PHILADELPHIA (KYW Newsradio) — Over 30,000 flights have been either cancelled or delayed by U.S. airlines since Christmas, and there are signs that those cancellations may very well continue into the middle of February. CBS News travel editor Peter Greenberg says it is not all because of omicron.
“Three weeks ago when the airlines canceled the flights, they didn't have a choice. They didn't have anybody to actually operate the planes,” Greenberg said. “Now they're canceling because they can.”
Fewer people are traveling, and airlines are taking advantage of the dip in demand to do triage on their schedules, Greenberg said. In some cases, they are pulling planes out of the schedule completely.

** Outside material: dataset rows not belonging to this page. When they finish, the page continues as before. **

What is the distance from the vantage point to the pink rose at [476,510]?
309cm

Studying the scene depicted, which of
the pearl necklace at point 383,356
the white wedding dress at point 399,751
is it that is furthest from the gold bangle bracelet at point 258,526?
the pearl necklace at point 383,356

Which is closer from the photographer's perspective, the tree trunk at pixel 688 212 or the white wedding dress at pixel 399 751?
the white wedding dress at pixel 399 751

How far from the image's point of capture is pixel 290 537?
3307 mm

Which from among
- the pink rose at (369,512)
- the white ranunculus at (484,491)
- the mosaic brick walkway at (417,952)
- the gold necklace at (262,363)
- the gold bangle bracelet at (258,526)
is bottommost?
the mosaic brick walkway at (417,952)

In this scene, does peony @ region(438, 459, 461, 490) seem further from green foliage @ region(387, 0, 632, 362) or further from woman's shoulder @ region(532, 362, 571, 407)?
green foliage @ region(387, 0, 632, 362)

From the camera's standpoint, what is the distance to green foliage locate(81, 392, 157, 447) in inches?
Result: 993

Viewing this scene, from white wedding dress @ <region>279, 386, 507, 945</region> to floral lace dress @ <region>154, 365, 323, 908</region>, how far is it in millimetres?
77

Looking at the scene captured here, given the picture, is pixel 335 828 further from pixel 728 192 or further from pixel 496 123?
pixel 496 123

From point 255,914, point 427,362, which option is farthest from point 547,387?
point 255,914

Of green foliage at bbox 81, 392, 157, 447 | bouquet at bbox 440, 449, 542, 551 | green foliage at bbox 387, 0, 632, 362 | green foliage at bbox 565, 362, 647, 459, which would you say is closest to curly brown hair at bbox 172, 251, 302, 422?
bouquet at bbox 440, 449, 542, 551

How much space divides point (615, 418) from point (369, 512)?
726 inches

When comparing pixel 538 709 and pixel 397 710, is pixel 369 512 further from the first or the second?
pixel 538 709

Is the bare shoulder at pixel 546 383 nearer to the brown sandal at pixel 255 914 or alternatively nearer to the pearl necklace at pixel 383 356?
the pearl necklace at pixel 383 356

“You're seeing airlines like Alaska Airlines cutting 10% of their schedule. JetBlue: 1,300 flights canceled preemptively between now and the end of this month,” he said. “And then, overseas, even crazier — Lufthansa canceling 33,000 flights between now and Feb. 15.”
He says the hope among air carriers is that they can get back on track and get everyone in sequence where they're supposed to be by mid-February.
Meanwhile, the requirements for international travel continue to evolve. Being vaccinated against COVID-19 may no longer be enough for some European destinations. Greenberg says that’s because we're coming up on the first anniversary of the COVID-19 vaccines’ debut.
“Now you're seeing the European Union saying, ‘OK, your European vaccine passport’s only gonna be valid for nine months.’ The translation is you can't show proof of vaccination,” he said.
For certain destinations, travelers will need to show proof of getting a booster shot as well. That rule will kick in, for example, in the Netherlands next month, among many other locations.
“Remember, the rules are changing by the hour,” he said, “but right now, if you've been vaccinated and you've been boostered, check your calendar, because nine months is about the limit before they're gonna ask to see another vaccination.”